◆ **Task item**
Copy out exactly the stretch of the listing below that begins at the line containing "Steel Blaze 22mm" and ends at the line containing "DAN THE UNHARMABLE #7 RETRO INCENTIVE COVER", and copy nothing outside it.

◆ **Data section**
*** Begin section ***

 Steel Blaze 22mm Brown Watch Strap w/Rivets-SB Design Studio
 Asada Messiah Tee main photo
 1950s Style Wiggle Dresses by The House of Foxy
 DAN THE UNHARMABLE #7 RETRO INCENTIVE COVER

*** End section ***
*** Begin section ***

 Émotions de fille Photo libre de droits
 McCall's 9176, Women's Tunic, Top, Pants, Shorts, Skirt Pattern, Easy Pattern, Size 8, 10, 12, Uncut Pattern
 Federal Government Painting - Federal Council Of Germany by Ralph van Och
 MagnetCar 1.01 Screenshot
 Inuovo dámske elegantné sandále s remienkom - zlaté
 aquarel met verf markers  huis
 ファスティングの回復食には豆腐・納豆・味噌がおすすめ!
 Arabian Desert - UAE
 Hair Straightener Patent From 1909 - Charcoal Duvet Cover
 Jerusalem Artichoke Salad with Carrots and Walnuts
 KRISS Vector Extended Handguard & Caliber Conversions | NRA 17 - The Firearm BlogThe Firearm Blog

*** End section ***
*** Begin section ***

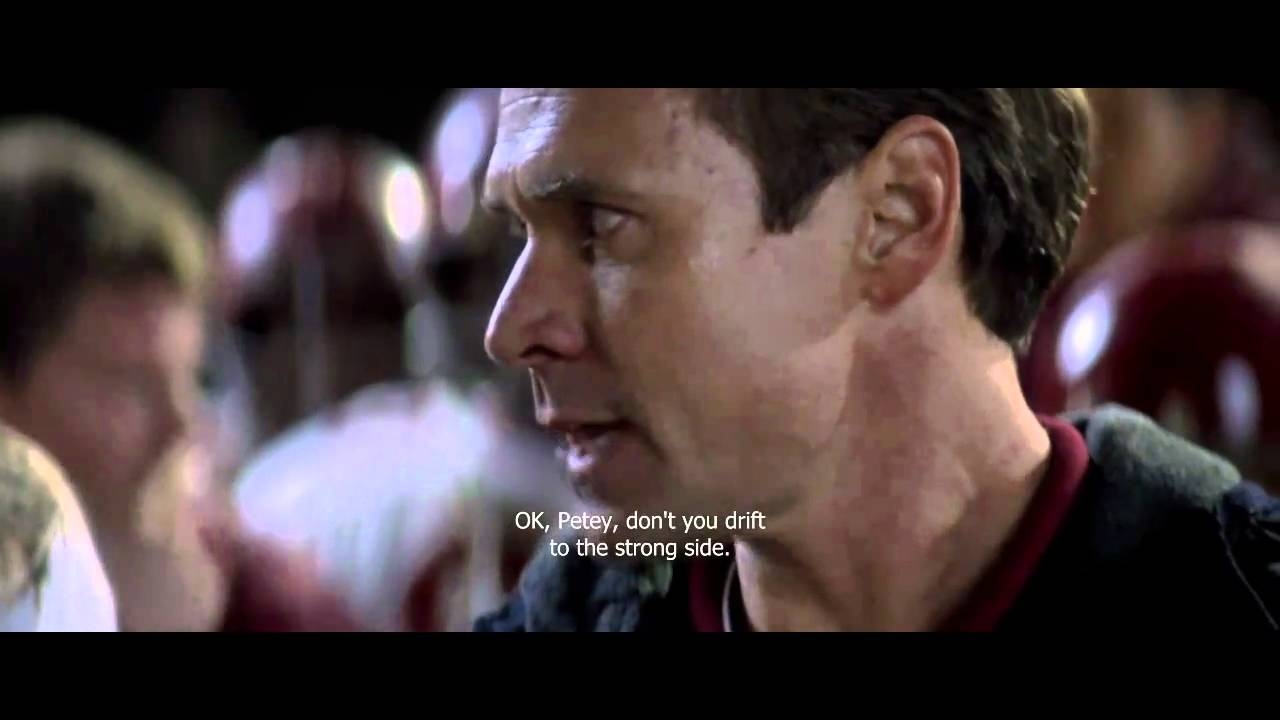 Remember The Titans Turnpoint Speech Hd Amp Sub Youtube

*** End section ***

◆ **Solution to this task**
 Steel Blaze 22mm Brown Watch Strap w/Rivets-SB Design Studio
 Asada Messiah Tee main photo
 1950s Style Wiggle Dresses by The House of Foxy
 DAN THE UNHARMABLE #7 RETRO INCENTIVE COVER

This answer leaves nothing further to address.